# K Nearest Neighbors in Python - A Step-by-Step Guide

Hey - Nick here! This page is a free excerpt from my new eBook Pragmatic Machine Learning, which teaches you real-world machine learning techniques by guiding you through 9 projects.

The K nearest neighbors algorithm is one of the world's most popular machine learning models for solving classification problems.

A common exercise for students exploring machine learning is to apply the K nearest neighbors algorithm to a data set where the categories are not known. A real-life example of this would be if you needed to make predictions using machine learning on a data set of classified government information.

In this tutorial, you will learn to write your first K nearest neighbors machine learning algorithm in Python. We will be working with an anonymous data set similar to the situation described above.
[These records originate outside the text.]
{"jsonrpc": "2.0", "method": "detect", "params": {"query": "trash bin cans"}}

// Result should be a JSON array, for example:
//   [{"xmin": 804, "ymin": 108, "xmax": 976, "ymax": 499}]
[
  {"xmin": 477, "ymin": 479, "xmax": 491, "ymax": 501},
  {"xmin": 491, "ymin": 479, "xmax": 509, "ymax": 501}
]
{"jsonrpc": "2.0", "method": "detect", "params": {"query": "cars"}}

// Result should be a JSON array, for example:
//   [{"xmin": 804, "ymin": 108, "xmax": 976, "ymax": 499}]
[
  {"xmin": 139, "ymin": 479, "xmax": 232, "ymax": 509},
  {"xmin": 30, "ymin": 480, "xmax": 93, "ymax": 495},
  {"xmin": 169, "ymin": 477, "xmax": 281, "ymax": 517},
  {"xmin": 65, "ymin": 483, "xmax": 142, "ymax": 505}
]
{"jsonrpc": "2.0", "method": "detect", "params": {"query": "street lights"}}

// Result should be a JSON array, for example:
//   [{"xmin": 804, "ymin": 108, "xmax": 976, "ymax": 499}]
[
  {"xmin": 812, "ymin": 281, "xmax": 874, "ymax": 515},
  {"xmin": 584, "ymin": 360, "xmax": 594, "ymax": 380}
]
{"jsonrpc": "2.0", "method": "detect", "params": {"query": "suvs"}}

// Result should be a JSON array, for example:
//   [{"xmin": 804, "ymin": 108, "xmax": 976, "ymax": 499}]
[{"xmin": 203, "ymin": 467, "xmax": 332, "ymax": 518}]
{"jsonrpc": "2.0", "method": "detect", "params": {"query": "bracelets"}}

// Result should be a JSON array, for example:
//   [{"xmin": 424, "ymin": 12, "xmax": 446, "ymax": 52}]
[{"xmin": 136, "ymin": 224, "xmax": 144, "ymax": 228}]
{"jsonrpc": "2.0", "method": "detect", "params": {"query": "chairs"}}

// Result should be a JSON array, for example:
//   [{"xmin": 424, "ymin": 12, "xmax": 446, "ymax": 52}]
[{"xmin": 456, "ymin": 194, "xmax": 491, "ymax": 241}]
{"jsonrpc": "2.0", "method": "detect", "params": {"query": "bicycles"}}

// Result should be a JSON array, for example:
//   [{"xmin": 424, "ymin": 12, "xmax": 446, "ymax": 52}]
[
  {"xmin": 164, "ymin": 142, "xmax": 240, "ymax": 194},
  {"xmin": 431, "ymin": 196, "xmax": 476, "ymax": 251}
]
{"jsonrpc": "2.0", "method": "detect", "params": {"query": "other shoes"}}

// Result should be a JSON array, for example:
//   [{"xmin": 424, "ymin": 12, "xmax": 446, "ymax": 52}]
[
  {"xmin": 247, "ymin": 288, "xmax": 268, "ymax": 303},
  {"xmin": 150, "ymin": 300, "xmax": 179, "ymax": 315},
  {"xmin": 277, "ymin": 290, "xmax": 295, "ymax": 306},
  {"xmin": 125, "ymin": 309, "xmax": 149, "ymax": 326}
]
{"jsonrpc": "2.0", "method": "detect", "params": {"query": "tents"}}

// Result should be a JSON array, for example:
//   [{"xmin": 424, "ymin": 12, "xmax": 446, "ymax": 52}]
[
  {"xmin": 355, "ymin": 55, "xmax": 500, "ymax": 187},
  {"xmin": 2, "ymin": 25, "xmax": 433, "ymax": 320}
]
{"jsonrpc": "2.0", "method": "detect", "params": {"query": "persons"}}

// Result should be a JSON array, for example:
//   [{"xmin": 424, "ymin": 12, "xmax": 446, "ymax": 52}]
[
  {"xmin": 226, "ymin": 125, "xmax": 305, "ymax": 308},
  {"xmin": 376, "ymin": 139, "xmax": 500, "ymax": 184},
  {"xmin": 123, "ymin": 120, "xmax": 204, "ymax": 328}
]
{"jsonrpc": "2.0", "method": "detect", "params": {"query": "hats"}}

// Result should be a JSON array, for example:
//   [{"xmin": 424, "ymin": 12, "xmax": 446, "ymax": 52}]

## The Data Set You Will Need in This Tutorial

The first thing you need to do is download the data set we will be using in this tutorial. I have uploaded the file to this website. You can access it by clicking here.

Now that you have downloaded the data set, you will want to move the file to the directory that you'll be working in. After that, open a Jupyter Notebook and we can get started writing Python code!

## The Libraries You Will Need in This Tutorial

To write a K nearest neighbors algorithm, we will take advantage of many open-source Python libraries including NumPy, pandas, and scikit-learn.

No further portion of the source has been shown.